▶ [OBJETIVO A]:
Vuelve a escribir tal cual las filas, desde la primera hasta la línea que contiene "341L290 354H301L311 346V329L305", ambas incluidas.

▶ [TEXTO DE ORIGEN]:
El lenguaje —gran fijación de la constancia humana en la fatal movilidad de las cosas— es la díscola forzosidad de todo escritor. Práctico, inliterario, mucho más apto para organizar que para conmover, no ha recabado aún su adecuación a la urgencia poética y necesita troquelarse en figuras.
Su inasistencia en la lírica popular
Esa apetencia de uniformidad justiciera que informa tantas opiniones, ha prejuzgado que la lírica popular no es menos numerosa de metáforas que la culta. Dos causas discernidas colaboran en esa especie: una esencial y la otra accidental. La esencial es la falsa oposición que establecieron los románticos entre la versificación académica, considerada con falsía como una ineficaz jactancia de trabas, y la espontaneidad del pueblo. Este contraste tiene la rareza de ser ficticio de ambos lados. En el academismo cabe mucho fervor, y buena prueba de ello es que a las épocas de docto rebuscar siguen las épocas barrocas. La imitación erudita es invariable prólogo de los afligimientos verbales.

▶ [FILAS DE TRABAJO]:
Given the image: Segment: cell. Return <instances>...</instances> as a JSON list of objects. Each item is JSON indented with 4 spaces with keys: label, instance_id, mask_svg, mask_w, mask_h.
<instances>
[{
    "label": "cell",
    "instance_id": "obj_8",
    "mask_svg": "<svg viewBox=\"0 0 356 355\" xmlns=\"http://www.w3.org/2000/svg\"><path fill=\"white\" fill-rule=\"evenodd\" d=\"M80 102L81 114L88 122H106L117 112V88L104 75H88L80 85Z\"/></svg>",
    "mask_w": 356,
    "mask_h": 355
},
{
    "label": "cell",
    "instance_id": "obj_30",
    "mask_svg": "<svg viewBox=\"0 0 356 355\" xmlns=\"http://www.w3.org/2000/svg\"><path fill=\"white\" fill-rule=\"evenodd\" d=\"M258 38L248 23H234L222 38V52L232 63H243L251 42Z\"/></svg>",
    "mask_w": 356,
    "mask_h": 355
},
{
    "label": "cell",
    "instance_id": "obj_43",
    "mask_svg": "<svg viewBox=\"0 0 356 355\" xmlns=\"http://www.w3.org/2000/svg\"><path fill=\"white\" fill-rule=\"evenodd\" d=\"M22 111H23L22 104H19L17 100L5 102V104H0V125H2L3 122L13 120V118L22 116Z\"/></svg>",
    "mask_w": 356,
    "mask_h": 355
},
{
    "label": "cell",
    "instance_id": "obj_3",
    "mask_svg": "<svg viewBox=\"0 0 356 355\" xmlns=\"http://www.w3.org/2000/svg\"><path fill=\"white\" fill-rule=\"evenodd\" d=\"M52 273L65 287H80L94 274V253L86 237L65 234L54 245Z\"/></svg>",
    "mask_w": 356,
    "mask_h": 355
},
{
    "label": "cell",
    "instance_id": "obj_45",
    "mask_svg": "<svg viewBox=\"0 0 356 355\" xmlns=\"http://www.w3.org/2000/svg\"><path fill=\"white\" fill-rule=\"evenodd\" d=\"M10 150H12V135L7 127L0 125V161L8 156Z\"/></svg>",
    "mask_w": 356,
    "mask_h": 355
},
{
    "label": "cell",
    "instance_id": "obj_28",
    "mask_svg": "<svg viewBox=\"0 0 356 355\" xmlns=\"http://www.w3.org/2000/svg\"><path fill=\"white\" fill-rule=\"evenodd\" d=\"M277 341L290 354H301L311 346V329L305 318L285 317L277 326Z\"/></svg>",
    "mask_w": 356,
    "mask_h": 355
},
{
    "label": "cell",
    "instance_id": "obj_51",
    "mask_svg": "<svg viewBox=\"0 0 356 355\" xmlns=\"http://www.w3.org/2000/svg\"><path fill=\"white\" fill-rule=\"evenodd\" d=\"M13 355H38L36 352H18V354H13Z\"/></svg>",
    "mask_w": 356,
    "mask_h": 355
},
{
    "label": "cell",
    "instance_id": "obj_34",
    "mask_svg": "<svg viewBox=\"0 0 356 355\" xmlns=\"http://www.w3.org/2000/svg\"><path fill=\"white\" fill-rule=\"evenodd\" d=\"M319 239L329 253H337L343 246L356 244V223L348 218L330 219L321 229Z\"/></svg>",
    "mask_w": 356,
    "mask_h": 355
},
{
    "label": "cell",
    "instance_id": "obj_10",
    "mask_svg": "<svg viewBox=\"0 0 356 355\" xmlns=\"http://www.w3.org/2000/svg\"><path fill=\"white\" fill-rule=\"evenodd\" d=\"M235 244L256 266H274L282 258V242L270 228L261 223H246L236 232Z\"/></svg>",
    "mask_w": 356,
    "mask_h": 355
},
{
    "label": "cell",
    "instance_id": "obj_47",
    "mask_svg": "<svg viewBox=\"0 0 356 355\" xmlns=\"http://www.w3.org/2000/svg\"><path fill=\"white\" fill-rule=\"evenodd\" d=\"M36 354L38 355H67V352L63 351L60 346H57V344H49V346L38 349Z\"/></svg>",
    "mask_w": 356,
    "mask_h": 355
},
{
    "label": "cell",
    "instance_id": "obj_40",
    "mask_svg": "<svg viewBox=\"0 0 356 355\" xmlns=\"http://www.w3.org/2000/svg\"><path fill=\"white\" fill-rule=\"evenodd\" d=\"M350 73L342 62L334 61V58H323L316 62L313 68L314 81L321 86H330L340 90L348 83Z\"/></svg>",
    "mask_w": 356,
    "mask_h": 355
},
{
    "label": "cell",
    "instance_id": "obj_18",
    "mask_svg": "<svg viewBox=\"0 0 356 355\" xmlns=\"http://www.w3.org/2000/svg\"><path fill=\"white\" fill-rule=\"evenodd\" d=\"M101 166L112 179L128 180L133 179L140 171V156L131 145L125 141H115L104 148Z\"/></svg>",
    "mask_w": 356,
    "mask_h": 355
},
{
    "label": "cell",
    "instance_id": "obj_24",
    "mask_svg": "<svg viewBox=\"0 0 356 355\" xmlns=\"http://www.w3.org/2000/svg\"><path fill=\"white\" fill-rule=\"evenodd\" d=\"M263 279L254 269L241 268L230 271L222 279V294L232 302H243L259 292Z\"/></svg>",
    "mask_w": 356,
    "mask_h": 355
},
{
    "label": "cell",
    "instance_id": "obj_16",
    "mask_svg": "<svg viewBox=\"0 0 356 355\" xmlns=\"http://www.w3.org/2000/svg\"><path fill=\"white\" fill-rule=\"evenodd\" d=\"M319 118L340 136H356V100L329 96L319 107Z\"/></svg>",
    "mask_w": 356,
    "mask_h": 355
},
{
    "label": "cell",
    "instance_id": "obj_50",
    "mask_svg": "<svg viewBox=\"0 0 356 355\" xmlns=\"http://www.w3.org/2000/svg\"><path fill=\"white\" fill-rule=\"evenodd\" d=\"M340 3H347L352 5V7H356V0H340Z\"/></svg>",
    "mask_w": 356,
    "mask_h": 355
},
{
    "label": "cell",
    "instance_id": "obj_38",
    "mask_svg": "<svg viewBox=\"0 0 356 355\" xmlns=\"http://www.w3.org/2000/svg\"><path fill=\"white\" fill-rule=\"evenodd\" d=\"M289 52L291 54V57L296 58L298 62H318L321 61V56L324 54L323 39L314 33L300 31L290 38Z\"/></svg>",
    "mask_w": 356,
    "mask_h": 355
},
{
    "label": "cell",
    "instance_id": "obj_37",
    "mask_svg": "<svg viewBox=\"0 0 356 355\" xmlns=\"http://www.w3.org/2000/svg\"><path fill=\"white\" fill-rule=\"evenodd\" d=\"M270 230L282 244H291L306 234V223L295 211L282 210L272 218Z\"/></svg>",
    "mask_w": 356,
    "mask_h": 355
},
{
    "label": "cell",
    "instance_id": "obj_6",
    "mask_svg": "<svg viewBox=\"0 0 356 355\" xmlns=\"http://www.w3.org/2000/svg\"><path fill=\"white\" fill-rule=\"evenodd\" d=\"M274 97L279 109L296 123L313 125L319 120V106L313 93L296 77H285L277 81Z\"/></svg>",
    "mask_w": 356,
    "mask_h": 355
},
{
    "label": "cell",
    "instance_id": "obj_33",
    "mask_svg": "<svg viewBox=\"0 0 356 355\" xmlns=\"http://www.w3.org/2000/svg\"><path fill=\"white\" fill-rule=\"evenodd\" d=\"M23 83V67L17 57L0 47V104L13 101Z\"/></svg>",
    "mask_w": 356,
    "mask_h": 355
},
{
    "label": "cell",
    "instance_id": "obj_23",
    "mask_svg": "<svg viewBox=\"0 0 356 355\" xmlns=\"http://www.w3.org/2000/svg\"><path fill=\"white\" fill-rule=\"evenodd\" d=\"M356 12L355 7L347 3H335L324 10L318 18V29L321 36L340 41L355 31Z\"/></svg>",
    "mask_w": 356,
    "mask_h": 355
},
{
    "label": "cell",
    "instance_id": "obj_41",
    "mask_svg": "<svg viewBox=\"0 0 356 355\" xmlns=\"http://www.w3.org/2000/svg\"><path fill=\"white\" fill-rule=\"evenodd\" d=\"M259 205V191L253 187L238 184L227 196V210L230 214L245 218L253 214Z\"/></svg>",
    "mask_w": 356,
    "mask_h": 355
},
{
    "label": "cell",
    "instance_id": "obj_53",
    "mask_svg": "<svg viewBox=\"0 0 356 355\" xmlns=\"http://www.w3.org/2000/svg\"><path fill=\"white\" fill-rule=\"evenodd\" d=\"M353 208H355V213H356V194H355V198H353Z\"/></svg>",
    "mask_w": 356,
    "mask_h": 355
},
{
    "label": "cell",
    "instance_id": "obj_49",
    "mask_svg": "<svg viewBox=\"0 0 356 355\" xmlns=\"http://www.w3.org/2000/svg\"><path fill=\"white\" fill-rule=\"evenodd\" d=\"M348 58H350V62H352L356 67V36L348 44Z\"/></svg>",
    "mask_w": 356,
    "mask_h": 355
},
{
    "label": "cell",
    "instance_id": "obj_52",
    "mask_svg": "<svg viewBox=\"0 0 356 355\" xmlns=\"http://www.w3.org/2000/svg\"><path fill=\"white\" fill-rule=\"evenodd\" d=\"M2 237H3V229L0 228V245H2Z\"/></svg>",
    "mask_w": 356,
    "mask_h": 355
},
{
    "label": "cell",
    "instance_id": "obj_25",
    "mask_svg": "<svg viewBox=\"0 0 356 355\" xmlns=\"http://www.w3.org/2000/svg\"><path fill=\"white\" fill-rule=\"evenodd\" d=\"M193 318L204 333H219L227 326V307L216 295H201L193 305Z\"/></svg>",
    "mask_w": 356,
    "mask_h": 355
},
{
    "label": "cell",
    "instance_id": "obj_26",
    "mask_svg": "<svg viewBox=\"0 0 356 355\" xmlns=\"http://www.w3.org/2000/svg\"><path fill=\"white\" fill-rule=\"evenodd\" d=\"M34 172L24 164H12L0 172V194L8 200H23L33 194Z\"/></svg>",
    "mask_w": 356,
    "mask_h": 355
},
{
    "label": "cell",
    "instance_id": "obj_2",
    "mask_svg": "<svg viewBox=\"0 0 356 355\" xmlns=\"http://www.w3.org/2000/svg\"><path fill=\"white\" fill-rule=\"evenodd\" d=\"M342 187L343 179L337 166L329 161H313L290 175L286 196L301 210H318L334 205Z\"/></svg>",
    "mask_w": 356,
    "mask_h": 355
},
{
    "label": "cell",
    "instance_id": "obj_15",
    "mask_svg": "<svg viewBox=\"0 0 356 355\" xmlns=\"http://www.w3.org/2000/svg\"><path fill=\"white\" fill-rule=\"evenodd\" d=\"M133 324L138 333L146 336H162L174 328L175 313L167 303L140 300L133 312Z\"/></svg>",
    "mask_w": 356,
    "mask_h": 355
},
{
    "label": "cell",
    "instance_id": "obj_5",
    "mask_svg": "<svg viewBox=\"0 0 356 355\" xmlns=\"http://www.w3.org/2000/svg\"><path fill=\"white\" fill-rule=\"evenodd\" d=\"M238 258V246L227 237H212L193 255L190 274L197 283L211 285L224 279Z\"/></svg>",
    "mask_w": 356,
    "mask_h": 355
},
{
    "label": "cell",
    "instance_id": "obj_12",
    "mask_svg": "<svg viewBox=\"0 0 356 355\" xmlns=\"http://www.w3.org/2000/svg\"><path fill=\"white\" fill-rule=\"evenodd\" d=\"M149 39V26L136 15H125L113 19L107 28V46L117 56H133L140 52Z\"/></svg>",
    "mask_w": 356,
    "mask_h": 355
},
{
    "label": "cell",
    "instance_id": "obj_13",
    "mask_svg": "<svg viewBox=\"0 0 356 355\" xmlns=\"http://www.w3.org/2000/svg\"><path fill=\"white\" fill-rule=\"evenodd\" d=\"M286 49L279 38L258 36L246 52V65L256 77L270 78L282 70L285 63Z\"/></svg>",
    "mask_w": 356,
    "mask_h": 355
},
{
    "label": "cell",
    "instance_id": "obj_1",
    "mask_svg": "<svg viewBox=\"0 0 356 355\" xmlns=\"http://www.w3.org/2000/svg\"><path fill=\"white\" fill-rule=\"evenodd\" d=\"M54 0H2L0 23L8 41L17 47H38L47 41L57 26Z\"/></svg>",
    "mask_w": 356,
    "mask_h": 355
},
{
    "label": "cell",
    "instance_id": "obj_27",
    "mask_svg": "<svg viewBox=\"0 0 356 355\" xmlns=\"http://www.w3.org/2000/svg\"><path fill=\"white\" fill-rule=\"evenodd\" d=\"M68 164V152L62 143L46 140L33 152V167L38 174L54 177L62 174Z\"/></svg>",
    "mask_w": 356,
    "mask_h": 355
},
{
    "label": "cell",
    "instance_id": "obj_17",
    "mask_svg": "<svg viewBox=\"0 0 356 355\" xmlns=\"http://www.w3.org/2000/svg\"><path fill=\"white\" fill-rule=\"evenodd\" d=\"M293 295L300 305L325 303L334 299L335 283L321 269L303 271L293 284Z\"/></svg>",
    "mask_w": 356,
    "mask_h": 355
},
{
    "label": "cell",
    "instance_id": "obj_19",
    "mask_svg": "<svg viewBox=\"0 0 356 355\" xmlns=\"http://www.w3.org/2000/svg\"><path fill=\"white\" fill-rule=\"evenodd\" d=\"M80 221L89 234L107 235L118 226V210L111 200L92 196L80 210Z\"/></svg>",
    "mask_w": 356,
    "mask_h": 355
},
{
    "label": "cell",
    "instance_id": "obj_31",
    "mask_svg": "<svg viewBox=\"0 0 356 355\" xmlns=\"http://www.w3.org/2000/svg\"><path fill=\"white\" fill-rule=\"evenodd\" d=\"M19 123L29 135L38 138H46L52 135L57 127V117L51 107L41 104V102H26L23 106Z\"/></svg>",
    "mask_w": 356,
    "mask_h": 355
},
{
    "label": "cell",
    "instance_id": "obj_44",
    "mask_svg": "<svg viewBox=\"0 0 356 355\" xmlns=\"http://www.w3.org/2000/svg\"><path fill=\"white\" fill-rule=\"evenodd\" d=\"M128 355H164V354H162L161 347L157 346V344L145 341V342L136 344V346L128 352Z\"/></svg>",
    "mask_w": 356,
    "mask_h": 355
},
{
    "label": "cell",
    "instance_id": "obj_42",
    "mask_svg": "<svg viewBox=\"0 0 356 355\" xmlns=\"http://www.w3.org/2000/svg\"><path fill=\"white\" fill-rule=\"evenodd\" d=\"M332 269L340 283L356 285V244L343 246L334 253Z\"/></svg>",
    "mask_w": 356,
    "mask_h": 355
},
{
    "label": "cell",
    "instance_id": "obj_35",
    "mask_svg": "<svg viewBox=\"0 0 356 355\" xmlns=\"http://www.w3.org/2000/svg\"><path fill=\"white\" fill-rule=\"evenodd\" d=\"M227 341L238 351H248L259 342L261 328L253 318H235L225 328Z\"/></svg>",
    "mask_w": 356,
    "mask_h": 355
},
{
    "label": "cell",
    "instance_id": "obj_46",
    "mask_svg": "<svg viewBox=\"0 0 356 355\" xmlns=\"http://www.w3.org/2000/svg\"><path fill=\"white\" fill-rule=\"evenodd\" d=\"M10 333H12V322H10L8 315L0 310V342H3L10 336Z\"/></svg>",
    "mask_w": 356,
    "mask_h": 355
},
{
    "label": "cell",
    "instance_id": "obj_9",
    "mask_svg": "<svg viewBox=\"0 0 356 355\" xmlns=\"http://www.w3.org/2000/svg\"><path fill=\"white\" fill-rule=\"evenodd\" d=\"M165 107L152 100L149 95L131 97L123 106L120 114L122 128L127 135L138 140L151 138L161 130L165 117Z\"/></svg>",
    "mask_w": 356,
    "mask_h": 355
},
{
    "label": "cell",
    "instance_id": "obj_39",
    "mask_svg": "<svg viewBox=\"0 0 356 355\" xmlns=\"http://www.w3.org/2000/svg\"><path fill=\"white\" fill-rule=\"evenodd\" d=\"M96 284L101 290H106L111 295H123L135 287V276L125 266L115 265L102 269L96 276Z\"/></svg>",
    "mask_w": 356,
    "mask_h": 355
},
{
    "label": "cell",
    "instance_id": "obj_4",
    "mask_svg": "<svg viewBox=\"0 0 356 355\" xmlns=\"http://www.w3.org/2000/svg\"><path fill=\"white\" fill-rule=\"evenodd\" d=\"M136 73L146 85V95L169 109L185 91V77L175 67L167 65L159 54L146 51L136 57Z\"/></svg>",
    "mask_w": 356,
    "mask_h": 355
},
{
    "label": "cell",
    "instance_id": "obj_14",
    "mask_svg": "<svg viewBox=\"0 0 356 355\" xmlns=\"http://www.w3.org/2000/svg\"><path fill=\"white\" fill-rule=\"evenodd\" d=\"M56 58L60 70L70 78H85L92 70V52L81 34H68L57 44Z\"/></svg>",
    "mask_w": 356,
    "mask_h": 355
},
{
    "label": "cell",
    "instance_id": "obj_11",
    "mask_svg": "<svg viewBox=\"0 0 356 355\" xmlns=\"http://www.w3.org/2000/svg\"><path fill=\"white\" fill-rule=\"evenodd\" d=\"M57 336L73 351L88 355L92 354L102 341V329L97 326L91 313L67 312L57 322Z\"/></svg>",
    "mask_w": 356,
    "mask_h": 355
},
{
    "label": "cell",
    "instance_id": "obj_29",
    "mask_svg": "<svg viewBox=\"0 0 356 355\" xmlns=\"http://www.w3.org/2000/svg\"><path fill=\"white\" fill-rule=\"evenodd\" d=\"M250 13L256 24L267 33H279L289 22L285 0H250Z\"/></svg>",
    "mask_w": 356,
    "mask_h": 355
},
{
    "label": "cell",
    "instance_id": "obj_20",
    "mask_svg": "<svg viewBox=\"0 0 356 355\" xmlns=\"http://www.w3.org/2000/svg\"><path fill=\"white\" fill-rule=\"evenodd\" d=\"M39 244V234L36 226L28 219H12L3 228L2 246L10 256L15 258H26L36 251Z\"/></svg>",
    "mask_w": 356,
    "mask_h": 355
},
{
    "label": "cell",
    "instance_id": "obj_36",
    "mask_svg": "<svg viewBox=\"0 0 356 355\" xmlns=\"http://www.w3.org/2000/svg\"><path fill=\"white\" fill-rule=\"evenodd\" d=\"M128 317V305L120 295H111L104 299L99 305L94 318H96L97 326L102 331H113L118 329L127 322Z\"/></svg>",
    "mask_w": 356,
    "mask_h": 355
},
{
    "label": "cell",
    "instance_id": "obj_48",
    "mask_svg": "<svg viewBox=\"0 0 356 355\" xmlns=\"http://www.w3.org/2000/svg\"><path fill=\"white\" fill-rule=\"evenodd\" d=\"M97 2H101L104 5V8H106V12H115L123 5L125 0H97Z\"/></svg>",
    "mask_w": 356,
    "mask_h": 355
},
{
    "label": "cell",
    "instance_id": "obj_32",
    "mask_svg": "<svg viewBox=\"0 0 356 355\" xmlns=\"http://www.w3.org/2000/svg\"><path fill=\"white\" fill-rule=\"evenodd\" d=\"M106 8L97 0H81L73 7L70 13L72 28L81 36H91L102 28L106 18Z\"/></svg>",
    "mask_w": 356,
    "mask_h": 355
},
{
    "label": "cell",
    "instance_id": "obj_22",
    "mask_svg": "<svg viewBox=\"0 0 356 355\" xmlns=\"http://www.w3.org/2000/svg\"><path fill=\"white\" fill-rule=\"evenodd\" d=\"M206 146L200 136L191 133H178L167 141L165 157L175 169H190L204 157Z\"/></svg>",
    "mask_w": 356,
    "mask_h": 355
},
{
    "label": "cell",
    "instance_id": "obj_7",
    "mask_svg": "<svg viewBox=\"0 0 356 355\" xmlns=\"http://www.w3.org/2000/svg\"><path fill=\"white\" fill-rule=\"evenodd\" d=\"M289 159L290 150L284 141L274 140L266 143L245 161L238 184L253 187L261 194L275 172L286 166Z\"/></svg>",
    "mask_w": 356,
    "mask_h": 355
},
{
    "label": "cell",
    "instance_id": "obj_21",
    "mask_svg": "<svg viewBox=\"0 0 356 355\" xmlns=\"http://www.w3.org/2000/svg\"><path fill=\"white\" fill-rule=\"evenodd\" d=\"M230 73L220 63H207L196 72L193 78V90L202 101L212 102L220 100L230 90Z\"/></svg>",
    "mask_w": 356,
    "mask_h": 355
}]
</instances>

▶ [OBJETIVO B]:
Sigue escribiendo el texto sobre el lenguaje y la lírica popular a partir de su última oración.

▶ [RESULTADO DEL EJERCICIO A]:
Given the image: Segment: cell. Return <instances>...</instances> as a JSON list of objects. Each item is JSON indented with 4 spaces with keys: label, instance_id, mask_svg, mask_w, mask_h.
<instances>
[{
    "label": "cell",
    "instance_id": "obj_8",
    "mask_svg": "<svg viewBox=\"0 0 356 355\" xmlns=\"http://www.w3.org/2000/svg\"><path fill=\"white\" fill-rule=\"evenodd\" d=\"M80 102L81 114L88 122H106L117 112V88L104 75H88L80 85Z\"/></svg>",
    "mask_w": 356,
    "mask_h": 355
},
{
    "label": "cell",
    "instance_id": "obj_30",
    "mask_svg": "<svg viewBox=\"0 0 356 355\" xmlns=\"http://www.w3.org/2000/svg\"><path fill=\"white\" fill-rule=\"evenodd\" d=\"M258 38L248 23H234L222 38V52L232 63H243L251 42Z\"/></svg>",
    "mask_w": 356,
    "mask_h": 355
},
{
    "label": "cell",
    "instance_id": "obj_43",
    "mask_svg": "<svg viewBox=\"0 0 356 355\" xmlns=\"http://www.w3.org/2000/svg\"><path fill=\"white\" fill-rule=\"evenodd\" d=\"M22 111H23L22 104H19L17 100L5 102V104H0V125H2L3 122L13 120V118L22 116Z\"/></svg>",
    "mask_w": 356,
    "mask_h": 355
},
{
    "label": "cell",
    "instance_id": "obj_3",
    "mask_svg": "<svg viewBox=\"0 0 356 355\" xmlns=\"http://www.w3.org/2000/svg\"><path fill=\"white\" fill-rule=\"evenodd\" d=\"M52 273L65 287H80L94 274V253L86 237L65 234L54 245Z\"/></svg>",
    "mask_w": 356,
    "mask_h": 355
},
{
    "label": "cell",
    "instance_id": "obj_45",
    "mask_svg": "<svg viewBox=\"0 0 356 355\" xmlns=\"http://www.w3.org/2000/svg\"><path fill=\"white\" fill-rule=\"evenodd\" d=\"M10 150H12V135L7 127L0 125V161L8 156Z\"/></svg>",
    "mask_w": 356,
    "mask_h": 355
},
{
    "label": "cell",
    "instance_id": "obj_28",
    "mask_svg": "<svg viewBox=\"0 0 356 355\" xmlns=\"http://www.w3.org/2000/svg\"><path fill=\"white\" fill-rule=\"evenodd\" d=\"M277 341L290 354H301L311 346V329L305 318L285 317L277 326Z\"/></svg>",

▶ [RESULTADO DEL EJERCICIO B]:
La otra falacia estriba en suponer que toda copla popular es improvisación. Pocos versos habrá menos repentizados que esos cantares públicos que rebosantes de guitarra en guitarra, son rehechos por cada nuevo cantaor. De cada copla suelen convivir diversas lecciones, que ya no incluyen la primitiva tal vez. La causa accidental es el vistoso y llamativo prestigio que para los literatizados muestra la imagen. En la eventualidad de algunas coplas metafóricas, propaladas en demasía, se ha creído dar con el canon.
Yo afirmo la infrecuencia de metáforas en las coplas anónimas. Lo pruebo con los ocho mil cantares que recogió Rodríguez Marín y publicó en Sevilla el ochenta y tres.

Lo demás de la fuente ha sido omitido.